**Try it**
Every record shown below is to be output exactly.

[Records contained in a dataset]

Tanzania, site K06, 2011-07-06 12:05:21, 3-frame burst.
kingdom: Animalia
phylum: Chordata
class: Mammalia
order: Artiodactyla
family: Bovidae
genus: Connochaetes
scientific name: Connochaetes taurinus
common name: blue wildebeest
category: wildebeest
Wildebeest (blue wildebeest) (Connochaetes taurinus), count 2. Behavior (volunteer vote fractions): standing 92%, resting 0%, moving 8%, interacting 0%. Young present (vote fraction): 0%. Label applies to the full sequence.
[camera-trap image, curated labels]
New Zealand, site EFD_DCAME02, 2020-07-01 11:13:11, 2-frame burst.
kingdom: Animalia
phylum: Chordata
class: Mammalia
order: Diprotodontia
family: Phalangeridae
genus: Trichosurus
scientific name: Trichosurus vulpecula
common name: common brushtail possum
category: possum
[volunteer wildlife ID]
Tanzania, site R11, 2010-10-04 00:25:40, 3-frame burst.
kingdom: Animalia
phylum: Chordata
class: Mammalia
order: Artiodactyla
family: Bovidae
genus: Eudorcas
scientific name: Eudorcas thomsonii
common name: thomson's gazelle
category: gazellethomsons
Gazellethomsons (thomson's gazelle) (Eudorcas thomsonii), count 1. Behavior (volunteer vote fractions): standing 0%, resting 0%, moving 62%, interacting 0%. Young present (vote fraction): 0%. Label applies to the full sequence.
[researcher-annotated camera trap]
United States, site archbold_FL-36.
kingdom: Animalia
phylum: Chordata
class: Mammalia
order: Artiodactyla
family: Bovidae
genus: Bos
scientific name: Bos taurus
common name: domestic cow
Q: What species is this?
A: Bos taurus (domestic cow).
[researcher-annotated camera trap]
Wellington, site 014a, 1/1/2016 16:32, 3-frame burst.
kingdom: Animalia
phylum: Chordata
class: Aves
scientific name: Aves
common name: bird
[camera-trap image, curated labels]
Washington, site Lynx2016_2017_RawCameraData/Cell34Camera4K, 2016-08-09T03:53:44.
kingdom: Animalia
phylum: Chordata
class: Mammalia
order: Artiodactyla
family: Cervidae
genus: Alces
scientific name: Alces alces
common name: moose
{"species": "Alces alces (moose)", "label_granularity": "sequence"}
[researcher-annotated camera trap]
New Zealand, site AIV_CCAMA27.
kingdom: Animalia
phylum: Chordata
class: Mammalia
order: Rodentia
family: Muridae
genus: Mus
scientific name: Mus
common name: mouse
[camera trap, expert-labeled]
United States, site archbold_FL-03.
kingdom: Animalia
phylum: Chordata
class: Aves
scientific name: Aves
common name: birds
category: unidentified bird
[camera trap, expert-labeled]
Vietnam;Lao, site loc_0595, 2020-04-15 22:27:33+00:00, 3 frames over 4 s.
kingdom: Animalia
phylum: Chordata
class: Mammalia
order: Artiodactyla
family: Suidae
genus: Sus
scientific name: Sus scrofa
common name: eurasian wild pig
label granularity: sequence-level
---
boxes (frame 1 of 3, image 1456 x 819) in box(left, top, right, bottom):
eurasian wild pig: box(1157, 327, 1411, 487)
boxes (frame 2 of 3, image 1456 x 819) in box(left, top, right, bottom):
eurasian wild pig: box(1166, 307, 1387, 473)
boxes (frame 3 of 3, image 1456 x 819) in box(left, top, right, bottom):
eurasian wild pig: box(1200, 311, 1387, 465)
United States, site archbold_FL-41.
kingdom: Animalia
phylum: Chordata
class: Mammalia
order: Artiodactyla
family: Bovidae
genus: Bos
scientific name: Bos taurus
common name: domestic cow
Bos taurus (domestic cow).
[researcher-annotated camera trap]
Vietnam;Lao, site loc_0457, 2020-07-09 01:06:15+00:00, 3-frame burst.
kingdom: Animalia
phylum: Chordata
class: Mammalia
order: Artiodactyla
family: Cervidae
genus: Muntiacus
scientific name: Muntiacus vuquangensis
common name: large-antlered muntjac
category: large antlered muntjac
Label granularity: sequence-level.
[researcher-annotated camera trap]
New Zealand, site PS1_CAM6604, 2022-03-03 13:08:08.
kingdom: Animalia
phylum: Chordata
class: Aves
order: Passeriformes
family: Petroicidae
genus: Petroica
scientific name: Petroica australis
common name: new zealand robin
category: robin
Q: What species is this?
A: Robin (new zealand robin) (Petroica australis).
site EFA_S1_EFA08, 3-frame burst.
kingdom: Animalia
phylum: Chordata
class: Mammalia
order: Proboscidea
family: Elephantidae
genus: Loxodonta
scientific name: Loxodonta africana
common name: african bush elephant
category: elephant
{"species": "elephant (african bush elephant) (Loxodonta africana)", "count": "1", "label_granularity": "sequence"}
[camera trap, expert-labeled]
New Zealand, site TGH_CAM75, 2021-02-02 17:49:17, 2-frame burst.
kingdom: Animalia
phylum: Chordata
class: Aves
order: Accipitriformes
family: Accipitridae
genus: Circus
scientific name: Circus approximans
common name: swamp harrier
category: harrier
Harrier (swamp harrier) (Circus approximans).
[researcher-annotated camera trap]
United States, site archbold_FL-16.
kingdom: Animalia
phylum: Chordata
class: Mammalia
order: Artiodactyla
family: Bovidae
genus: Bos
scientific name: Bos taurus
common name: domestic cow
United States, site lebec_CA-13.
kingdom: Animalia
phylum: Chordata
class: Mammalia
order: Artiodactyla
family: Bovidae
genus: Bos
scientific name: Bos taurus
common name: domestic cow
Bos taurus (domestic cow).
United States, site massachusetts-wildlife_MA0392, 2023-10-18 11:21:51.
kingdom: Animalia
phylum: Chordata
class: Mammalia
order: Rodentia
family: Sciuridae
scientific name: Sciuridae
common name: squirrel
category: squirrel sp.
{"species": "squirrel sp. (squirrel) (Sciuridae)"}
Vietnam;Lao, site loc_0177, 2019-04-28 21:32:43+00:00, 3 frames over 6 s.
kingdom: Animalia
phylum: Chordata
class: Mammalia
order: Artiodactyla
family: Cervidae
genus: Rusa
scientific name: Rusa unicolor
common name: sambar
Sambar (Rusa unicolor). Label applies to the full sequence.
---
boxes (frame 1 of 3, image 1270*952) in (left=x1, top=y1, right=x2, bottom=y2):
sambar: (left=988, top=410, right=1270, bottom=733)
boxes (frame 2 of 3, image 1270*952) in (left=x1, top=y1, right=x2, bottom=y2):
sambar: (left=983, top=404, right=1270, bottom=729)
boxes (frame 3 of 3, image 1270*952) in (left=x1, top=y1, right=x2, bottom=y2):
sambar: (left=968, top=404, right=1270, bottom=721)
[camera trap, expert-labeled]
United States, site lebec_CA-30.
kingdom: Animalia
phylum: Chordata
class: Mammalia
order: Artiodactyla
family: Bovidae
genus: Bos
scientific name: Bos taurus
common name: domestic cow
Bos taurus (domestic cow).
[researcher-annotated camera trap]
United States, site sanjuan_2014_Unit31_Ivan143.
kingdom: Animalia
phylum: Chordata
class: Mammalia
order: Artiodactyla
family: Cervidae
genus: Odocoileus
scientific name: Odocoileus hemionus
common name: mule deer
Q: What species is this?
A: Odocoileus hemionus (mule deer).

**Output for this task**
Tanzania, site K06, 2011-07-06 12:05:21, 3-frame burst.
kingdom: Animalia
phylum: Chordata
class: Mammalia
order: Artiodactyla
family: Bovidae
genus: Connochaetes
scientific name: Connochaetes taurinus
common name: blue wildebeest
category: wildebeest
Wildebeest (blue wildebeest) (Connochaetes taurinus), count 2. Behavior (volunteer vote fractions): standing 92%, resting 0%, moving 8%, interacting 0%. Young present (vote fraction): 0%. Label applies to the full sequence.
[camera-trap image, curated labels]
New Zealand, site EFD_DCAME02, 2020-07-01 11:13:11, 2-frame burst.
kingdom: Animalia
phylum: Chordata
class: Mammalia
order: Diprotodontia
family: Phalangeridae
genus: Trichosurus
scientific name: Trichosurus vulpecula
common name: common brushtail possum
category: possum
[volunteer wildlife ID]
Tanzania, site R11, 2010-10-04 00:25:40, 3-frame burst.
kingdom: Animalia
phylum: Chordata
class: Mammalia
order: Artiodactyla
family: Bovidae
genus: Eudorcas
scientific name: Eudorcas thomsonii
common name: thomson's gazelle
category: gazellethomsons
Gazellethomsons (thomson's gazelle) (Eudorcas thomsonii), count 1. Behavior (volunteer vote fractions): standing 0%, resting 0%, moving 62%, interacting 0%. Young present (vote fraction): 0%. Label applies to the full sequence.
[researcher-annotated camera trap]
United States, site archbold_FL-36.
kingdom: Animalia
phylum: Chordata
class: Mammalia
order: Artiodactyla
family: Bovidae
genus: Bos
scientific name: Bos taurus
common name: domestic cow
Q: What species is this?
A: Bos taurus (domestic cow).
[researcher-annotated camera trap]
Wellington, site 014a, 1/1/2016 16:32, 3-frame burst.
kingdom: Animalia
phylum: Chordata
class: Aves
scientific name: Aves
common name: bird
[camera-trap image, curated labels]
Washington, site Lynx2016_2017_RawCameraData/Cell34Camera4K, 2016-08-09T03:53:44.
kingdom: Animalia
phylum: Chordata
class: Mammalia
order: Artiodactyla
family: Cervidae
genus: Alces
scientific name: Alces alces
common name: moose
{"species": "Alces alces (moose)", "label_granularity": "sequence"}
[researcher-annotated camera trap]
New Zealand, site AIV_CCAMA27.
kingdom: Animalia
phylum: Chordata
class: Mammalia
order: Rodentia
family: Muridae
genus: Mus
scientific name: Mus
common name: mouse
[camera trap, expert-labeled]
United States, site archbold_FL-03.
kingdom: Animalia
phylum: Chordata
class: Aves
scientific name: Aves
common name: birds
category: unidentified bird
[camera trap, expert-labeled]
Vietnam;Lao, site loc_0595, 2020-04-15 22:27:33+00:00, 3 frames over 4 s.
kingdom: Animalia
phylum: Chordata
class: Mammalia
order: Artiodactyla
family: Suidae
genus: Sus
scientific name: Sus scrofa
common name: eurasian wild pig
label granularity: sequence-level
---
boxes (frame 1 of 3, image 1456 x 819) in box(left, top, right, bottom):
eurasian wild pig: box(1157, 327, 1411, 487)
boxes (frame 2 of 3, image 1456 x 819) in box(left, top, right, bottom):
eurasian wild pig: box(1166, 307, 1387, 473)
boxes (frame 3 of 3, image 1456 x 819) in box(left, top, right, bottom):
eurasian wild pig: box(1200, 311, 1387, 465)
United States, site archbold_FL-41.
kingdom: Animalia
phylum: Chordata
class: Mammalia
order: Artiodactyla
family: Bovidae
genus: Bos
scientific name: Bos taurus
common name: domestic cow
Bos taurus (domestic cow).
[researcher-annotated camera trap]
Vietnam;Lao, site loc_0457, 2020-07-09 01:06:15+00:00, 3-frame burst.
kingdom: Animalia
phylum: Chordata
class: Mammalia
order: Artiodactyla
family: Cervidae
genus: Muntiacus
scientific name: Muntiacus vuquangensis
common name: large-antlered muntjac
category: large antlered muntjac
Label granularity: sequence-level.
[researcher-annotated camera trap]
New Zealand, site PS1_CAM6604, 2022-03-03 13:08:08.
kingdom: Animalia
phylum: Chordata
class: Aves
order: Passeriformes
family: Petroicidae
genus: Petroica
scientific name: Petroica australis
common name: new zealand robin
category: robin
Q: What species is this?
A: Robin (new zealand robin) (Petroica australis).
site EFA_S1_EFA08, 3-frame burst.
kingdom: Animalia
phylum: Chordata
class: Mammalia
order: Proboscidea
family: Elephantidae
genus: Loxodonta
scientific name: Loxodonta africana
common name: african bush elephant
category: elephant
{"species": "elephant (african bush elephant) (Loxodonta africana)", "count": "1", "label_granularity": "sequence"}
[camera trap, expert-labeled]
New Zealand, site TGH_CAM75, 2021-02-02 17:49:17, 2-frame burst.
kingdom: Animalia
phylum: Chordata
class: Aves
order: Accipitriformes
family: Accipitridae
genus: Circus
scientific name: Circus approximans
common name: swamp harrier
category: harrier
Harrier (swamp harrier) (Circus approximans).
[researcher-annotated camera trap]
United States, site archbold_FL-16.
kingdom: Animalia
phylum: Chordata
class: Mammalia
order: Artiodactyla
family: Bovidae
genus: Bos
scientific name: Bos taurus
common name: domestic cow
United States, site lebec_CA-13.
kingdom: Animalia
phylum: Chordata
class: Mammalia
order: Artiodactyla
family: Bovidae
genus: Bos
scientific name: Bos taurus
common name: domestic cow
Bos taurus (domestic cow).
United States, site massachusetts-wildlife_MA0392, 2023-10-18 11:21:51.
kingdom: Animalia
phylum: Chordata
class: Mammalia
order: Rodentia
family: Sciuridae
scientific name: Sciuridae
common name: squirrel
category: squirrel sp.
{"species": "squirrel sp. (squirrel) (Sciuridae)"}
Vietnam;Lao, site loc_0177, 2019-04-28 21:32:43+00:00, 3 frames over 6 s.
kingdom: Animalia
phylum: Chordata
class: Mammalia
order: Artiodactyla
family: Cervidae
genus: Rusa
scientific name: Rusa unicolor
common name: sambar
Sambar (Rusa unicolor). Label applies to the full sequence.
---
boxes (frame 1 of 3, image 1270*952) in (left=x1, top=y1, right=x2, bottom=y2):
sambar: (left=988, top=410, right=1270, bottom=733)
boxes (frame 2 of 3, image 1270*952) in (left=x1, top=y1, right=x2, bottom=y2):
sambar: (left=983, top=404, right=1270, bottom=729)
boxes (frame 3 of 3, image 1270*952) in (left=x1, top=y1, right=x2, bottom=y2):
sambar: (left=968, top=404, right=1270, bottom=721)
[camera trap, expert-labeled]
United States, site lebec_CA-30.
kingdom: Animalia
phylum: Chordata
class: Mammalia
order: Artiodactyla
family: Bovidae
genus: Bos
scientific name: Bos taurus
common name: domestic cow
Bos taurus (domestic cow).
[researcher-annotated camera trap]
United States, site sanjuan_2014_Unit31_Ivan143.
kingdom: Animalia
phylum: Chordata
class: Mammalia
order: Artiodactyla
family: Cervidae
genus: Odocoileus
scientific name: Odocoileus hemionus
common name: mule deer
Q: What species is this?
A: Odocoileus hemionus (mule deer).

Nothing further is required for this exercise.